Question: Worker lifts 20 kilogram bucket of concrete from ground up to top of 20meter tall building. Bucket i...

Question

Worker lifts 20 kilogram bucket of concrete from ground up to top of 20meter tall building. Bucket initially is at rest, but travelling at 4 when it reaches top. What is the minimum amount of work that was done?
A. 3.92KJ
B. 400KJ
C. 560 KJ
D. 4.08KJ

Answer 1

Solution

We will solve this question using a theorem called the work-energy theorm.1st we will define what work-energy theorem is and why we are using that theorem only. And then we will substitute all the given values to find the minimum amount of work done.

Complete answer:
Let us first look at what work-energy theorem is:
Work-energy theorem states that work done by all forces acting on a particle is equal to change in the particle’s energy.
We will see why we applied this theorem; in this question kinetic energy( KE) and potential energy(PE) both energies have been included.
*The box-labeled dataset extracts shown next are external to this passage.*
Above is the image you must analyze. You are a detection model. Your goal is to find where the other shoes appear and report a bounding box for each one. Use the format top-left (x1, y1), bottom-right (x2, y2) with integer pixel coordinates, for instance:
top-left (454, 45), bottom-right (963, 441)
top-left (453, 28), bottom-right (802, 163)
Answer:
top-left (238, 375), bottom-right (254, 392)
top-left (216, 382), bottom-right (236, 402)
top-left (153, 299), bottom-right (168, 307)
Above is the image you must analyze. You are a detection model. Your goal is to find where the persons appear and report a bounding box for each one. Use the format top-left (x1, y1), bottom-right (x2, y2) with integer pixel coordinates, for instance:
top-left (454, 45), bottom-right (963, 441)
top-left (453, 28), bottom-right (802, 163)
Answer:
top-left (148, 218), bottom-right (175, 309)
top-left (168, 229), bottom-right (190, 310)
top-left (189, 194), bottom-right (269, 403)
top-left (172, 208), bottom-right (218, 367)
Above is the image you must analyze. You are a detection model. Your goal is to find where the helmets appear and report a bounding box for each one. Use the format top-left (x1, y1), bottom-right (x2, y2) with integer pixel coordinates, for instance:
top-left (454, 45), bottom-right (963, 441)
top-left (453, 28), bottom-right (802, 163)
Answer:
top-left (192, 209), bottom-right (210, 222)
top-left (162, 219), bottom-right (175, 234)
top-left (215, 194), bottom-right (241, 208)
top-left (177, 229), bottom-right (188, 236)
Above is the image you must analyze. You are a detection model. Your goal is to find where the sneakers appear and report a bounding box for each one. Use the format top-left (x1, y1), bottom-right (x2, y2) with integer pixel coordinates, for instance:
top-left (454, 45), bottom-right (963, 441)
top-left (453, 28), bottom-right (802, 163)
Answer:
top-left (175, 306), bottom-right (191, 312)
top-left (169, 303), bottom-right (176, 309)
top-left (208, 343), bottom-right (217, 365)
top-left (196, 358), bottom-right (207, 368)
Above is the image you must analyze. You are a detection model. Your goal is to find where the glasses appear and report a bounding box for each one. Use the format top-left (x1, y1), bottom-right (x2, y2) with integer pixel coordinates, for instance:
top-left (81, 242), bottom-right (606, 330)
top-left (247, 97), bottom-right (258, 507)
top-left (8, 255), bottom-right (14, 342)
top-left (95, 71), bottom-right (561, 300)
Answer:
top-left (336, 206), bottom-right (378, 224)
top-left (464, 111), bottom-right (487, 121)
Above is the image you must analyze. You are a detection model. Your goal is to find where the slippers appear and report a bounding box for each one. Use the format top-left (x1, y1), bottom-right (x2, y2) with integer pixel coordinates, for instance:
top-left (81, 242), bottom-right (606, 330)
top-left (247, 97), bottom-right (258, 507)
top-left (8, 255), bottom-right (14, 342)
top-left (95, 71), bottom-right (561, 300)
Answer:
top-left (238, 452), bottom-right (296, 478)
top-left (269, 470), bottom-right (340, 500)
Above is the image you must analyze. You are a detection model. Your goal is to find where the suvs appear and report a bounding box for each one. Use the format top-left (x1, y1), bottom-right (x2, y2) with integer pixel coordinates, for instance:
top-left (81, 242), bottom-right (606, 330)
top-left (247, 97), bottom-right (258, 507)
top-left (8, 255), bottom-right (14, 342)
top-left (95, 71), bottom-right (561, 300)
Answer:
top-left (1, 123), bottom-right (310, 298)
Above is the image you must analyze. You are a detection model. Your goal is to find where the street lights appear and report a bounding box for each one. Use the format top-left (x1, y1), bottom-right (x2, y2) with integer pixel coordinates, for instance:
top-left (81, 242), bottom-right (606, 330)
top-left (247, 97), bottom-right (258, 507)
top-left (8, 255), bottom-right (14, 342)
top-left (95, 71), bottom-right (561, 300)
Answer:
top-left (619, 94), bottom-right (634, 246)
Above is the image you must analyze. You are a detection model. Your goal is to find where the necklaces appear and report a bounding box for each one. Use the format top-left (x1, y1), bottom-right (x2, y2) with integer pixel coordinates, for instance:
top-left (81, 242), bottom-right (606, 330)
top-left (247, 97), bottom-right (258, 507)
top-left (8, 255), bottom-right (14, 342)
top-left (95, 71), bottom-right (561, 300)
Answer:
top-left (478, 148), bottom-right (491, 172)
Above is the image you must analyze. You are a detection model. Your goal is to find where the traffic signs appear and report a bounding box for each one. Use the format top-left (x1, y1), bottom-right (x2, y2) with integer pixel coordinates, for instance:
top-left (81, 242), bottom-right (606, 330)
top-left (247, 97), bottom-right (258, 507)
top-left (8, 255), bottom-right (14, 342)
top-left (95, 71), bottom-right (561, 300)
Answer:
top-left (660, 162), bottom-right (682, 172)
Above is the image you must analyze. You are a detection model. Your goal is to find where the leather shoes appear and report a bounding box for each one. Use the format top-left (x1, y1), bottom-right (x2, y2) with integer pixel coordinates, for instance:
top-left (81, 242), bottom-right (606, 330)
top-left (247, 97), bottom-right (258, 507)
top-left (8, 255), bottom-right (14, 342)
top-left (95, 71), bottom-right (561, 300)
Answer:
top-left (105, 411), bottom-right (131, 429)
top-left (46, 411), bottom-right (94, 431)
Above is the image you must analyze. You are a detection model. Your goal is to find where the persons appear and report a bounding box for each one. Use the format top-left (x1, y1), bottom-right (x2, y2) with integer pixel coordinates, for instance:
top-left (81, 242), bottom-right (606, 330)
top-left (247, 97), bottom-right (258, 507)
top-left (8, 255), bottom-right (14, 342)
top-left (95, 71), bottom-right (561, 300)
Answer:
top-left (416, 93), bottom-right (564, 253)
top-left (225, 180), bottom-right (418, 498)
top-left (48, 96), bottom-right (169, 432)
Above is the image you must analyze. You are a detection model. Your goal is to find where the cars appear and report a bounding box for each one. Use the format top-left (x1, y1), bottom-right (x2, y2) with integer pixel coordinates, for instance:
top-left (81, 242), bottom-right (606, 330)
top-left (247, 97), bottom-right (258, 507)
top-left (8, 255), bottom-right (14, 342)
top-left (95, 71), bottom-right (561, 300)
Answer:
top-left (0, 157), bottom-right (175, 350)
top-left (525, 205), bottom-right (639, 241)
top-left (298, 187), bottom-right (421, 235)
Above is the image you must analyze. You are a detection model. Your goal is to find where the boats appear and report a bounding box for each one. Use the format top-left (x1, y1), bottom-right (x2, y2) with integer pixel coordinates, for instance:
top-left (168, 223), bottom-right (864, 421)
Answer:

Kinetic energy when the body is in motion and potential energy when the body is at a particular height. Hence we will apply the work-energy theorem.
$W = \Delta E$
$\Rightarrow W = {E_f} - {E_i}$
$\Rightarrow W = \left( {K{E_f} + P{E_f}} \right) - \left( {K{E_i} - P{E_i}} \right)$
Where $K{E_f}$ =final kinetic energy
$P{E_f}$ =final potential energy
$K{E_i}$ =kinetic energy initial
$P{E_i}$ =potential energy initial
$\Rightarrow W = \dfrac{1}{2}m{v^2} + mgh - 0$
$\Rightarrow W = \dfrac{1}{2}m{v^2} + mgh$
Let us now substitute the values:
$\Rightarrow W = \dfrac{1}{2}\left( {20} \right){\left( 4 \right)^2} + \left( {20} \right)\left( {9.8} \right)\left( {20} \right)$
$\Rightarrow W = \left( {10} \right)\left( {16} \right) + \left( {20} \right)\left( {9.8} \right)\left( {20} \right)$
$\Rightarrow W = 160 + 3920$
$\Rightarrow W = 4080J$
$\Rightarrow W = 4.080kJ$
Hence the minimum amount of work done by the worker to lift a 20 kilogram bucket of concrete from ground up to top of 20meter tall building when the bucket is initially at rest, but travelling at 4 when it reaches top is $4.080kJ$ .
Hence the correct answer to this question is option D.

Note: Note that in this question kinetic energy and potential energy both are involved, do not just consider potential energy, the answer would be different and incorrect.
We have taken the $P{E_f}$ and $K{E_f}$ as zero in this question because the mechanical energy of the bucket at the bottom is zero.
Also remember to convert the work done in joule to kilojoule by dividing the answer in joules by 1000.